• TASK INSTRUCTIONS
Could you return each line from the one bearing "ISUZU ELF 2013" through the last line of the entries, exactly as it stands, with no pictures?

┏━━

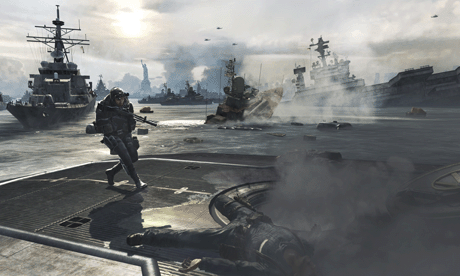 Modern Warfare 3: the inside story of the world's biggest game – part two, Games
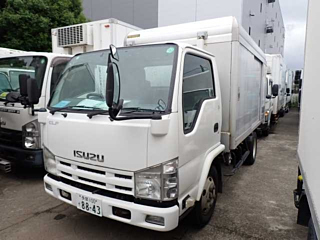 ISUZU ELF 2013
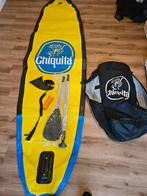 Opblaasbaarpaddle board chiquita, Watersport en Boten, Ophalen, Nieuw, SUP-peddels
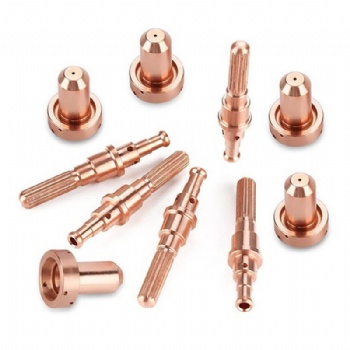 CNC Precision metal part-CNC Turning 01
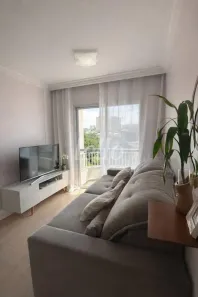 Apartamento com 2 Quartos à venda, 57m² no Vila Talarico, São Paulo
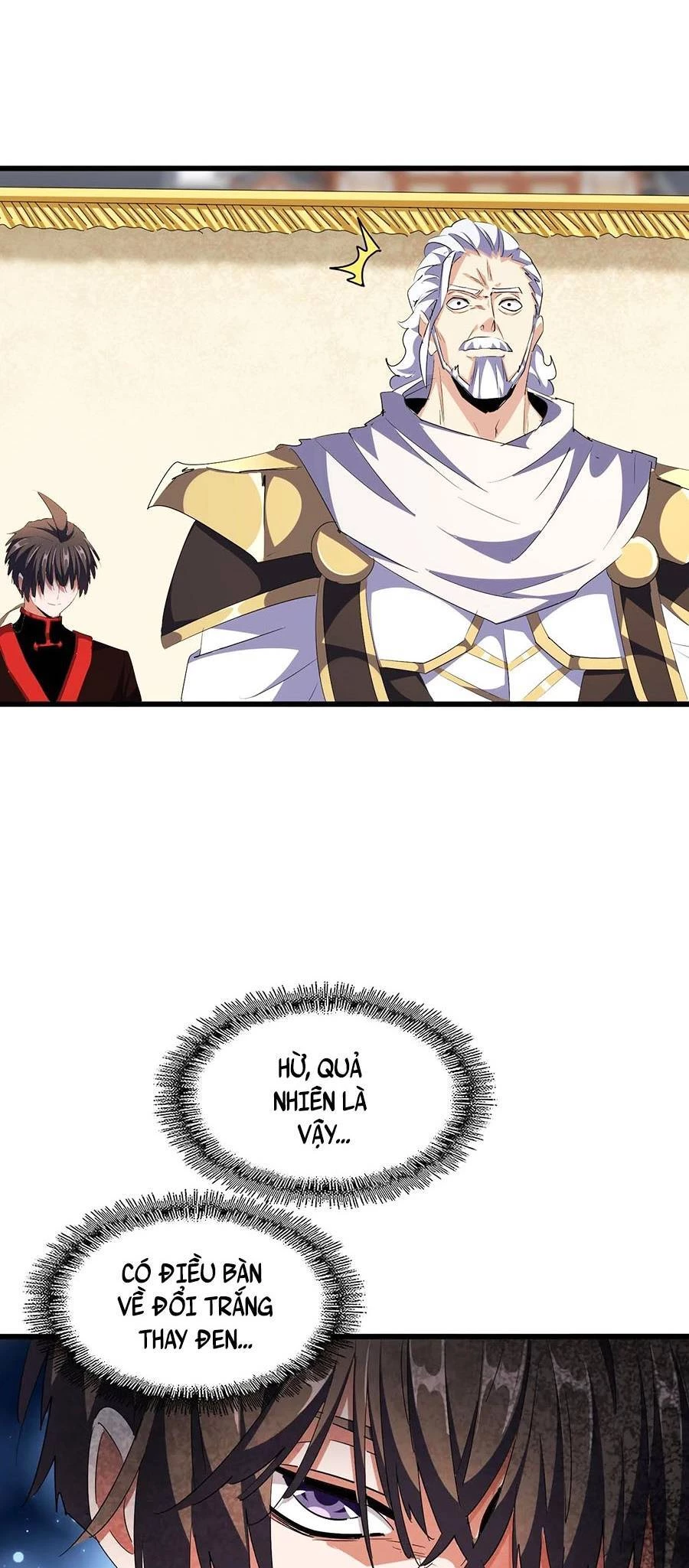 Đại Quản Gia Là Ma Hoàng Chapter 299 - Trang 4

┗━━

• TASK ANSWER
 ISUZU ELF 2013
 Opblaasbaarpaddle board chiquita, Watersport en Boten, Ophalen, Nieuw, SUP-peddels
 CNC Precision metal part-CNC Turning 01
 Apartamento com 2 Quartos à venda, 57m² no Vila Talarico, São Paulo
 Đại Quản Gia Là Ma Hoàng Chapter 299 - Trang 4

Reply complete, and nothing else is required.